** START OF DATASET RECORDS **
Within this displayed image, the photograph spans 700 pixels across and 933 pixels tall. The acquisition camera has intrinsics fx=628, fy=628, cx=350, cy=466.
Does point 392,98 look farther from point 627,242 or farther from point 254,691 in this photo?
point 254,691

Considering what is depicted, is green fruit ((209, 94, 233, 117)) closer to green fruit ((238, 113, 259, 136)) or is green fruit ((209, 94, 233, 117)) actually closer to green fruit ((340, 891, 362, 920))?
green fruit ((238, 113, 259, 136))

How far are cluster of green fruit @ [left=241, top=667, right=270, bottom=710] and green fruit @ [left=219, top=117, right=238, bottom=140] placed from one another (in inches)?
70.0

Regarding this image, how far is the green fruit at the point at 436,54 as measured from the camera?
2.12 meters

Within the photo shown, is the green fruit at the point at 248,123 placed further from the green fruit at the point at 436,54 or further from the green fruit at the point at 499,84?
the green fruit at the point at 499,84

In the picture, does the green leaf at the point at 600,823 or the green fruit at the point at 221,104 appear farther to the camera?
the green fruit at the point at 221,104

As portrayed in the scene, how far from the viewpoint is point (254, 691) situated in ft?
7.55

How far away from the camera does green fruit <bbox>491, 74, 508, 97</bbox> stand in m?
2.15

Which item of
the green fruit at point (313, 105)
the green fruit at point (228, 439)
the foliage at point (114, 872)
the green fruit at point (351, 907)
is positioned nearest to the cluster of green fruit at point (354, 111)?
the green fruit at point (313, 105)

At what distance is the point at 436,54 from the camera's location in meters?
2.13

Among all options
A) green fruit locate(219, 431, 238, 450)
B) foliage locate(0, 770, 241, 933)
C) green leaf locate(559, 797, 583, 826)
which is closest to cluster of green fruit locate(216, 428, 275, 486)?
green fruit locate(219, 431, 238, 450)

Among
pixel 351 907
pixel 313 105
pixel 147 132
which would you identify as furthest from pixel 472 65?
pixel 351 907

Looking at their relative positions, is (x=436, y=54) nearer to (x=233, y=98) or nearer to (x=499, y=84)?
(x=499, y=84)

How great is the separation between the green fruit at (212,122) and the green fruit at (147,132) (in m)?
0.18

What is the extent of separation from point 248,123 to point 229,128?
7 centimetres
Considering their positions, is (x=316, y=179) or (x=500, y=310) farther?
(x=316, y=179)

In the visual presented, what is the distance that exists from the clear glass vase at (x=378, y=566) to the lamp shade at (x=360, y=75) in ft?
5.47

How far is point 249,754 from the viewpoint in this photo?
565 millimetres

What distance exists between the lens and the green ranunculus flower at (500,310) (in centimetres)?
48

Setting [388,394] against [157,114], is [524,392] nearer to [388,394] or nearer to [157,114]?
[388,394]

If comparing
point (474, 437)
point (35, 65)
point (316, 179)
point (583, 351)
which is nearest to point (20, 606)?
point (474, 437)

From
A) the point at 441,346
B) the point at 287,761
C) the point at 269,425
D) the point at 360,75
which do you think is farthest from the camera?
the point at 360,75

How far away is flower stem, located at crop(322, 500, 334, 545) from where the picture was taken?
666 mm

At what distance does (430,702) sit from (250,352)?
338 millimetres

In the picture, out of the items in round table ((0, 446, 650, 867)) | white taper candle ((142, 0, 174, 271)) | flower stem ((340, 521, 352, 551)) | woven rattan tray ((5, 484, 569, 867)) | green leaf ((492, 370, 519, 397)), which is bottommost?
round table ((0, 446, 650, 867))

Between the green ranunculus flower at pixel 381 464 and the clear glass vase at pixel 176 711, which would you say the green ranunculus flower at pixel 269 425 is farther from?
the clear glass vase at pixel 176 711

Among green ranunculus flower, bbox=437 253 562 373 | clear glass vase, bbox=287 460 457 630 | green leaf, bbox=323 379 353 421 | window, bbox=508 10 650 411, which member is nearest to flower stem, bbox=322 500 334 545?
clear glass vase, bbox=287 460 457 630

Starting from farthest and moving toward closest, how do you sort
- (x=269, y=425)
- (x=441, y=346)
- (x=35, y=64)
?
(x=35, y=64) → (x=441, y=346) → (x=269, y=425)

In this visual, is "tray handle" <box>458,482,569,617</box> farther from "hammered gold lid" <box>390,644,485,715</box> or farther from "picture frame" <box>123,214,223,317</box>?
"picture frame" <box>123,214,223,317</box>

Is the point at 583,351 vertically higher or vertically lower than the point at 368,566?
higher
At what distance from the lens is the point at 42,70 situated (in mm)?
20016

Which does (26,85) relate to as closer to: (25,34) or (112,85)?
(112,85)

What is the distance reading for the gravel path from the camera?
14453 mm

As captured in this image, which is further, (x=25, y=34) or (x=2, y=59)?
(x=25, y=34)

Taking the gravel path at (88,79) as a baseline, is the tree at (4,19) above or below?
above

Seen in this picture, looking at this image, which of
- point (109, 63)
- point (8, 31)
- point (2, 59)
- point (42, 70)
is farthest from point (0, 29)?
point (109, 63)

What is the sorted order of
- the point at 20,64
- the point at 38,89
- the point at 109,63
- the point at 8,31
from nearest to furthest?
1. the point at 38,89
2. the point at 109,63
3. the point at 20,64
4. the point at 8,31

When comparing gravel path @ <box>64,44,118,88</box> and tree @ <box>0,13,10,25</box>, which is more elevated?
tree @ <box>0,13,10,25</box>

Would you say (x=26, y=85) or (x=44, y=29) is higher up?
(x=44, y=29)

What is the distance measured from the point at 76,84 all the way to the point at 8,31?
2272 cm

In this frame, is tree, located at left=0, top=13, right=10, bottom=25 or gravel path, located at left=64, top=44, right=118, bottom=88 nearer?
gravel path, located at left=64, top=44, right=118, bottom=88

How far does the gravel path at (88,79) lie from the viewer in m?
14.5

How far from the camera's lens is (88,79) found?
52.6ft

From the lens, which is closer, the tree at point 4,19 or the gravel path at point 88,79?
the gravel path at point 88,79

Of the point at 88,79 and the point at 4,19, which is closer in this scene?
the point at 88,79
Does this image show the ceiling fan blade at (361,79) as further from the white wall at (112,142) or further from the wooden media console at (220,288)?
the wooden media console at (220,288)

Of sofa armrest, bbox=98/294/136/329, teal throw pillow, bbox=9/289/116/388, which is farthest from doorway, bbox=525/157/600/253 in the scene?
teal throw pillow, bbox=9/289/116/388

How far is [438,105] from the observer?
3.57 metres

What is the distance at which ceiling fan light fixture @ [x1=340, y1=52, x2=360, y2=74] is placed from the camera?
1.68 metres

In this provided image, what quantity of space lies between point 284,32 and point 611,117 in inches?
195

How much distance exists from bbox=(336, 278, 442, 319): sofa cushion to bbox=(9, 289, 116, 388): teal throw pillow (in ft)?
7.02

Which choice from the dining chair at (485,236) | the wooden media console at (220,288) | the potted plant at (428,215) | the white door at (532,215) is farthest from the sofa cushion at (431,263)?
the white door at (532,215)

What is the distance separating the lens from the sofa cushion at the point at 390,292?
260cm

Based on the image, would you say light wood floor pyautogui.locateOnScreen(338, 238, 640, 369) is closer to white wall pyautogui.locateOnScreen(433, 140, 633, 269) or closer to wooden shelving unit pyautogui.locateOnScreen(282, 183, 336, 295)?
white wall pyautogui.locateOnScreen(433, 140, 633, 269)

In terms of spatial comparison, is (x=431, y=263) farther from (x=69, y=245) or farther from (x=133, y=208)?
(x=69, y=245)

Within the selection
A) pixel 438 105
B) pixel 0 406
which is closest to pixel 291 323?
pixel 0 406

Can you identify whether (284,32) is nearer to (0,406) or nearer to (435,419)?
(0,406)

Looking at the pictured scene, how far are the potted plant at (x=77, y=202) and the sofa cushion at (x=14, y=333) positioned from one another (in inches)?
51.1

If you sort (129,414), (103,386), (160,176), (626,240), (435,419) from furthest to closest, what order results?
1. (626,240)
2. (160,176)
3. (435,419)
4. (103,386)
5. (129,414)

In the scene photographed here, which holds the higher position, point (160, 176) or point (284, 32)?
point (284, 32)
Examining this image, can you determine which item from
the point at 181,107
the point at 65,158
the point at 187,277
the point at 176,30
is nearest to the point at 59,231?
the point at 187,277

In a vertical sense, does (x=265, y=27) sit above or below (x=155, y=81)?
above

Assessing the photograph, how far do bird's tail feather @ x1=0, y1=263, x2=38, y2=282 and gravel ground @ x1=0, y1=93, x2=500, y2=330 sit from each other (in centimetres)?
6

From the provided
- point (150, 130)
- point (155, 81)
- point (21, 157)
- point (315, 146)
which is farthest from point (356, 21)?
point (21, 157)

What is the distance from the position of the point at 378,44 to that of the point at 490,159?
** END OF DATASET RECORDS **
## AIM
Reproduce the part of the records above that opens with the line containing "Which item of" and closes with the line containing "338 millimetres", copying each line without any change.

## WRITTEN RESPONSE
Which item of
the green fruit at point (313, 105)
the green fruit at point (228, 439)
the foliage at point (114, 872)
the green fruit at point (351, 907)
is positioned nearest to the cluster of green fruit at point (354, 111)?
the green fruit at point (313, 105)

At what distance is the point at 436,54 from the camera's location in meters?
2.13

Among all options
A) green fruit locate(219, 431, 238, 450)
B) foliage locate(0, 770, 241, 933)
C) green leaf locate(559, 797, 583, 826)
which is closest to cluster of green fruit locate(216, 428, 275, 486)?
green fruit locate(219, 431, 238, 450)

Among
pixel 351 907
pixel 313 105
pixel 147 132
which would you identify as furthest from pixel 472 65?
pixel 351 907

Looking at their relative positions, is (x=436, y=54) nearer to (x=233, y=98) or nearer to (x=499, y=84)?
(x=499, y=84)

How great is the separation between the green fruit at (212,122) and the green fruit at (147,132) (in m)?
0.18

What is the extent of separation from point 248,123 to point 229,128?
7 centimetres
Considering their positions, is (x=316, y=179) or (x=500, y=310) farther?
(x=316, y=179)

In the visual presented, what is the distance that exists from the clear glass vase at (x=378, y=566) to the lamp shade at (x=360, y=75) in ft?
5.47

How far is point 249,754 from the viewpoint in this photo?
565 millimetres

What distance exists between the lens and the green ranunculus flower at (500,310) (in centimetres)?
48

Setting [388,394] against [157,114], is [524,392] nearer to [388,394] or nearer to [157,114]?
[388,394]

If comparing
point (474, 437)
point (35, 65)
point (316, 179)
point (583, 351)
which is nearest to point (20, 606)?
point (474, 437)

From
A) the point at 441,346
B) the point at 287,761
C) the point at 269,425
D) the point at 360,75
which do you think is farthest from the camera?
the point at 360,75

How far away is flower stem, located at crop(322, 500, 334, 545) from where the picture was taken?
666 mm

At what distance does (430,702) sit from (250,352)?
338 millimetres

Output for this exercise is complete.